The short answer is there will be no savings, at least over the useful life of the asset. If you have a $100,000 depreciable asset, the total depreciation expense will be $100,000 over its useful life. What a cost segregation study can do is give you more of your depreciation deductions now so you have more money to put to use here in years one through five rather in year 20 or year 28.
Here are a few simple examples of what a cost segregation study can accomplish (note: I have spreadsheets that provide more detail on the numbers I’ve provided. These are available upon request by emailing email@example.com).
Example 1 – Assume you buy a rental property for $100,000. A quick and easy calculation has 80% going to the building ($80,000) and 20% going to the land ($20,000). Say you bring in a cost segregation study expert and he’s able to determine that 15% ($15,000) should actually go to the land, 50% ($50,000) should go to the building, 15% ($15,000) should go towards land improvements and then 20% ($20,000) should go towards what’s called distributive trade or service property (these are items like wiring, lighting fixtures and personal property). In the first five years, this would result in an increase of $19,545 in depreciation expense when you use the cost segregation study versus a traditional allocation.
Example 2 – Assume you buy an apartment building for $500,000. A traditional allocation would have 20% ($100,000) going towards land and 80% ($400,000) going towards the buildings. With a cost segregation study, you might get 17% ($85,000) going to land, 56% ($280,000) going towards the building, 10% going towards land improvements ($50,000) and 17% ($85,000) going towards distributive trade or service property. This would give you an increase of $79,128 in depreciation expense when you utilize the cost segregation study.

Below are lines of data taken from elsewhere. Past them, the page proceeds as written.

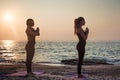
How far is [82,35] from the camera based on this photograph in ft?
40.9

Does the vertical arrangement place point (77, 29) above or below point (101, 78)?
above

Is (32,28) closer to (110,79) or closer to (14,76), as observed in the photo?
(14,76)

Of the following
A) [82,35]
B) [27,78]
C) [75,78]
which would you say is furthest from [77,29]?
[27,78]

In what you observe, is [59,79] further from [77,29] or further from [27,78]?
[77,29]

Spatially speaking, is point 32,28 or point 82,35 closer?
point 82,35

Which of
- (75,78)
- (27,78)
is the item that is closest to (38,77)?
(27,78)

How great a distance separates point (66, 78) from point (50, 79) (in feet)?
2.10

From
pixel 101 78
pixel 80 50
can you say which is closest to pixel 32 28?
pixel 80 50

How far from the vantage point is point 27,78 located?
41.9 feet

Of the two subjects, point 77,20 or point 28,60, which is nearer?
point 77,20

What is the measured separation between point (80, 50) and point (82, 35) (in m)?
0.62

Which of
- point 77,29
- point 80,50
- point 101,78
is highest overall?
point 77,29

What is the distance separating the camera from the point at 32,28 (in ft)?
44.0

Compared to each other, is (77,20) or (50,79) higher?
(77,20)
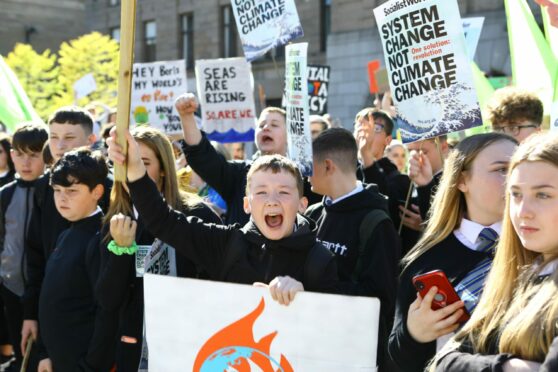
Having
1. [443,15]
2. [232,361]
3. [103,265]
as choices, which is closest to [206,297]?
[232,361]

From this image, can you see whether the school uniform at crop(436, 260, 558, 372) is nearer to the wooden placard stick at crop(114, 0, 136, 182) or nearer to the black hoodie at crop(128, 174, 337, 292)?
the black hoodie at crop(128, 174, 337, 292)

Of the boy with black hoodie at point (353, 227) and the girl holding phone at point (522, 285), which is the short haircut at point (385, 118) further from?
the girl holding phone at point (522, 285)

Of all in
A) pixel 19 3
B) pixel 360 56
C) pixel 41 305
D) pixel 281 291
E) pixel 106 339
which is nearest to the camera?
pixel 281 291

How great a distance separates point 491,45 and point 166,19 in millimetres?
17588

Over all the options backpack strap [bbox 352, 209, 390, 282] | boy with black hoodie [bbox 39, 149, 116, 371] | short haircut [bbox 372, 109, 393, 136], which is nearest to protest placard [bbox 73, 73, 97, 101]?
short haircut [bbox 372, 109, 393, 136]

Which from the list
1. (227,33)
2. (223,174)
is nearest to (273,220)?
(223,174)

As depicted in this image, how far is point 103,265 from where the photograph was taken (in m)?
3.96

This sounds great, but how much money am I going to save?
This is where I get to hedge with my favorite answer, “it depends.” If you can use all of the extra depreciation deductions and you’re in a high tax brackets, example 2 could save you in excess of $30,000 in the first five years. On the other hand, if the extra deductions put you in a loss situation and you can’t take advantage of those losses because you fall under the passive activity rules, it might not benefit you at all. As always, you should consult with your personal tax advisor as to whether a cost segregation study is good for you.
This sounds fishy. What is the IRS going to do if you do a cost segregation study?
The IRS not only acknowledges that cost segregation studies are valid, but they also told everyone how they’re going to audit them. If your cost segregation expert knows what he’s doing, he’s read the IRS’ cost segregation study audit technique guide to know exactly what the hot spots are and how to protect the client as much as they possibly can.
Cost segregation studies aren’t for everyone, but if you buy and hold real estate, whenever you buy a property you should at be thinking about doing a cost segregation study. I know some cost segregation study experts will analyze the property to see whether you’ll benefit or not before they even do the work so finding someone who will give you a quick review would limit your risk. Cost segregation studies are just one of the many tools that a real estate investor can keep in their tax planning toolbox.